__Excerpt__
Big Data

Enable cost-efficient operational analytics with Amazon OpenSearch Ingestion


As the scale and complexity of microservices and distributed applications continues to expand, customers are seeking guidance for building cost-efficient infrastructure supporting operational analytics use cases. Operational analytics is a popular use case with Amazon OpenSearch Service. A few of the defining characteristics of these use cases are ingesting a high volume of time series data and a relatively low volume of querying, alerting, and running analytics on ingested data for real-time insights. Although OpenSearch Service is capable of ingesting petabytes of data across storage tiers, you still have to provision capacity to migrate between hot and warm tiers. This adds to the cost of provisioned OpenSearch Service domains.

The time series data often contains logs or telemetry data from various sources with different values and needs. That is, logs from some sources need to be available in a hot storage tier longer, whereas logs from other sources can tolerate a delay in querying and other requirements. Until now, customers were building external ingestion systems with the Amazon Kinesis family of services, Amazon Simple Queue Service (Amazon SQS), AWS Lambda, custom code, and other similar solutions. Although these solutions enable ingestion of operational data with various requirements, they add to the cost of ingestion.

In general, operational analytics workloads use anomaly detection to aid domain operations. This assumes that the data is already present in OpenSearch Service and the cost of ingestion is already borne.

With the addition of a few recent features of Amazon OpenSearch Ingestion, a fully managed serverless pipeline for OpenSearch Service, you can effectively address each of these cost points and build a cost-effective solution. In this post, we outline a solution that does the following:

  • Uses conditional routing of Amazon OpenSearch Ingestion to separate logs with specific attributes and store those, for example, in Amazon OpenSearch Service and archive all events in Amazon S3 to query with Amazon Athena
  • Uses in-stream anomaly detection with OpenSearch Ingestion, thereby removing the cost associated with compute needed for anomaly detection after ingestion

In this post, we use a VPC flow logs use case to demonstrate the solution. The solution and pattern presented in this post is equally applicable to larger operational analytics and observability use cases.

Solution overview

We use VPC flow logs to capture IP traffic and trigger processing notifications to the OpenSearch Ingestion pipeline. The pipeline filters the data, routes the data, and detects anomalies. The raw data will be stored in Amazon S3 for archival purposes, then the pipeline will detect anomalies in the data in near-real time using the Random Cut Forest (RCF) algorithm and send those data records to OpenSearch Service. The raw data stored in Amazon S3 can be inexpensively retained for an extended period of time using tiered storage and queried using the Athena query engine, and also visualized using Amazon QuickSight or other data visualization services. Although this walkthrough uses VPC flow log data, the same pattern applies for use with AWS CloudTrail, Amazon CloudWatch, any log files as well as any OpenTelemetry events, and custom producers.

__Task requirements__
Carry on the post above about cost-efficient operational analytics with Amazon OpenSearch Ingestion, picking up right after its final sentence.

__The data__
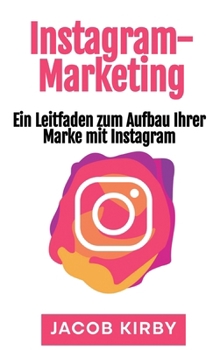 Hardcover Instagram-Marketing: Ein Leitfaden zum Aufbau Ihrer Marke mit Instagram [German] Book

__Output__
The following is a diagram of the solution that we configure in this post.

In the following sections, we provide a walkthrough for configuring this solution.

The patterns and procedures presented in this post have been validated with the current version of OpenSearch Ingestion and the Data Prepper open-source project version 2.4.

Prerequisites

Complete the following prerequisite steps:

  1. We will be using a VPC for demonstration purposes for generating data. Set up the VPC flow logs to publish logs to an S3 bucket in text format. To optimize S3 storage costs, create a lifecycle configuration on the S3 bucket to transition the VPC flow logs to different tiers or expire processed logs. Make a note of the S3 bucket name you configured to use in later steps.
  2. Set up an OpenSearch Service domain. Make a note of the domain URL. The domain can be either public or VPC based, which is the preferred configuration.
  3. Create an S3 bucket for storing archived events, and make a note of S3 bucket name. Configure a resource-based policy allowing OpenSearch Ingestion to archive logs and Athena to read the logs.
  4. Configure an AWS Identity and Access Management (IAM) role or separate IAM roles allowing OpenSearch Ingestion to interact with Amazon SQS and Amazon S3. For instructions, refer to Configure the pipeline role.
  5. Configure Athena or validate that Athena is configured on your account. For instructions, refer to Getting started.

Configure an SQS notification

VPC flow logs will write data in Amazon S3. After each file is written, Amazon S3 will send an SQS notification to notify the OpenSearch Ingestion pipeline that the file is ready for processing.

If the data is already stored in Amazon S3, you can use the S3 scan capability for a one-time or scheduled loading of data through the OpenSearch Ingestion pipeline.

Use AWS CloudShell to issue the following commands to create the SQS queues VpcFlowLogsNotifications and VpcFlowLogsNotifications-DLQ that we use for this walkthrough.

Create a dead-letter queue with the following code

export SQS_DLQ_URL=$(aws sqs create-queue --queue-name VpcFlowLogsNotifications-DLQ | jq -r '.QueueUrl')

echo $SQS_DLQ_URL 

export SQS_DLQ_ARN=$(aws sqs get-queue-attributes --queue-url $SQS_DLQ_URL --attribute-names QueueArn | jq -r '.Attributes.QueueArn')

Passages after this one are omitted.